The specialist doesn't repeat the instruction. She doesn't need to. Whatever they've promised him, whatever they've threatened, the calculation is already finished behind those pale eyes. I watch him swallow. Watch the resignation settle across his features like frost forming on glass.
He hits me with everything he has.
The push isn't a suggestion anymore. It's a tide. A wall of false feeling that crashes into me with the full force of an Empri operating on survival instinct, because that's what this is now. They've cornered him, stripped his options, and the only tool he has left is the one coded into his biology. He throws it at me like a drowning man throws his weight toward the surface.

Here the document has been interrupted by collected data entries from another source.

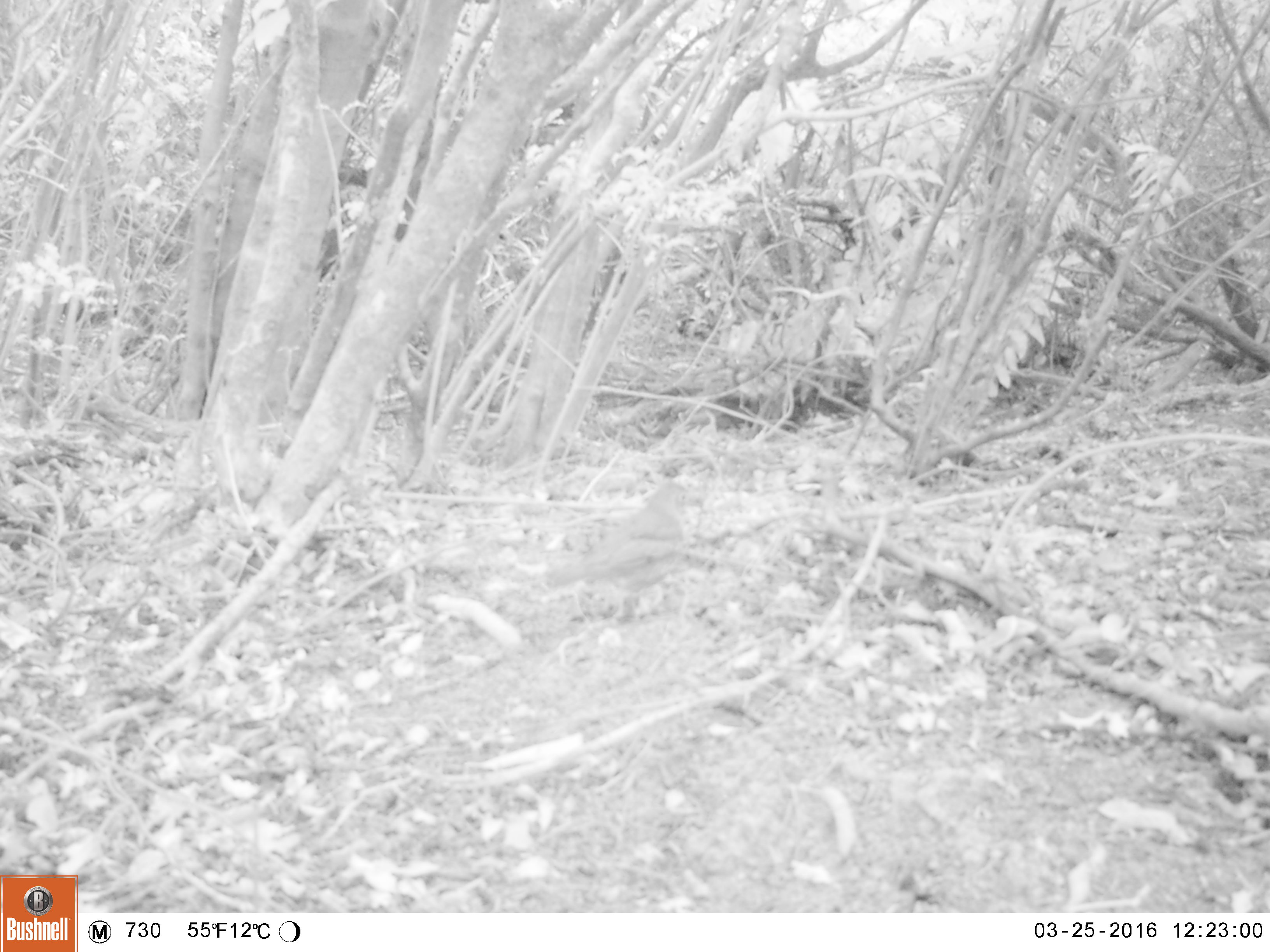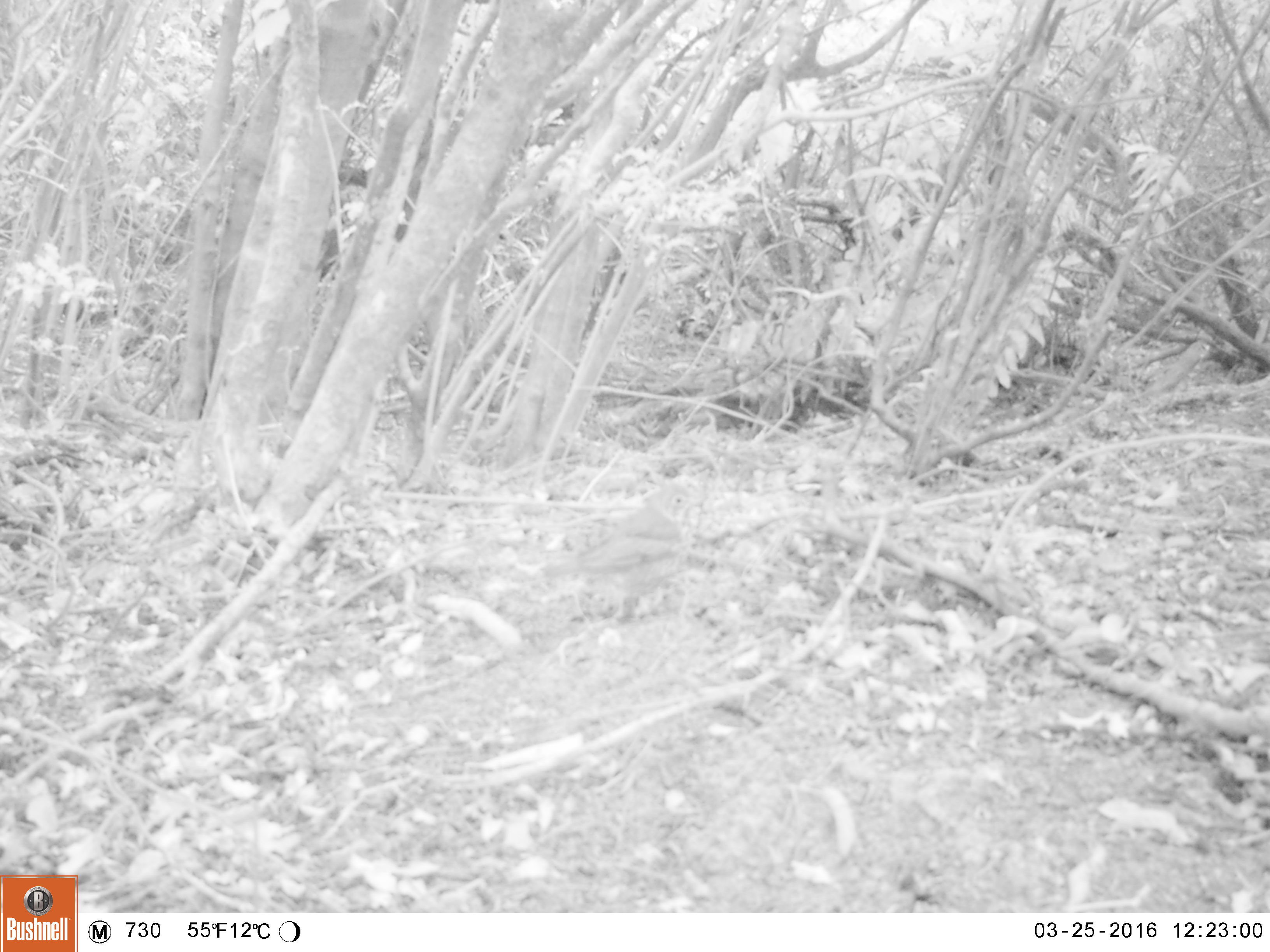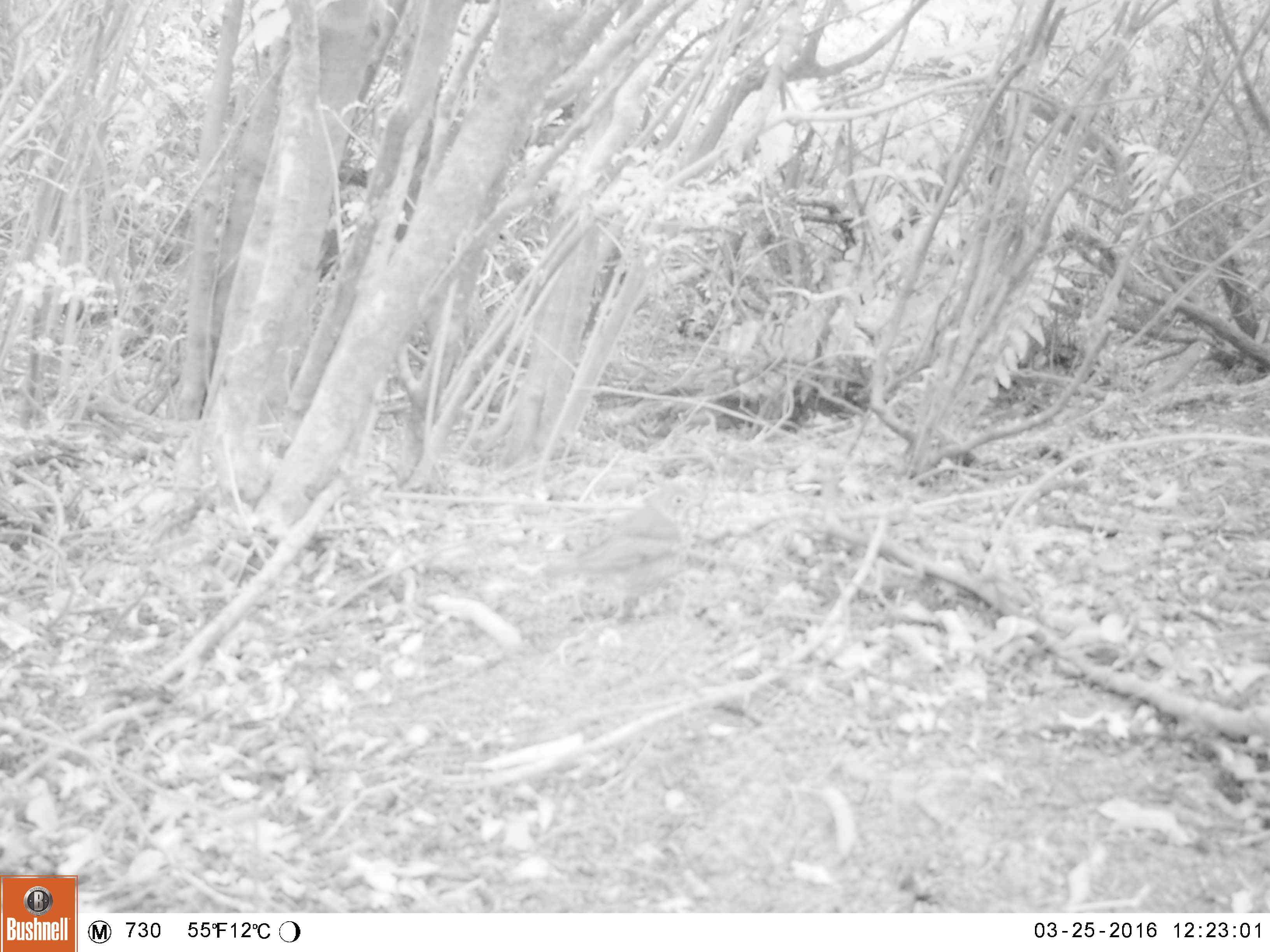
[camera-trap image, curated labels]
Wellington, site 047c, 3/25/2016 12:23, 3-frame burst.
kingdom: Animalia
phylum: Chordata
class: Aves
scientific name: Aves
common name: bird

*Trust me,* it screams. *Love me. I am yours and you are mine and we are connected and you will never be alone again.*
The warmth is staggering. It floods every part of me, bypassing thought, going straight for the animal brain, the lonely girl, the daughter who sits in cold rooms and earnsaffection in single-squeeze increments. It finds every crack I have and pours itself in, and for one terrible, honest second I want to let it stay. I want to stop fighting and sink into the warmth and believe that someone in this room actually cares whether I'm frightened.
I hold.
I hold because that second is the test. Because the specialists taught me that the most dangerous moment isn't the initial push. It's the moment after, when your own wanting gets tangled up in the manipulation and you can't tell which ache belongs to you. They taught me to recognize that blur, to locate the seam where the false feeling meets the real one, and to cut.
I cut.
The warmth collapses inward. I feel it recede like a wave pulling back from shore, and I let it go, every scrap of it, the false love and the real loneliness underneath, because I can't afford to keep one without risking the other. The cold architecture holds. My breathing stays even. My hands sit flat on the table, and they do not shake.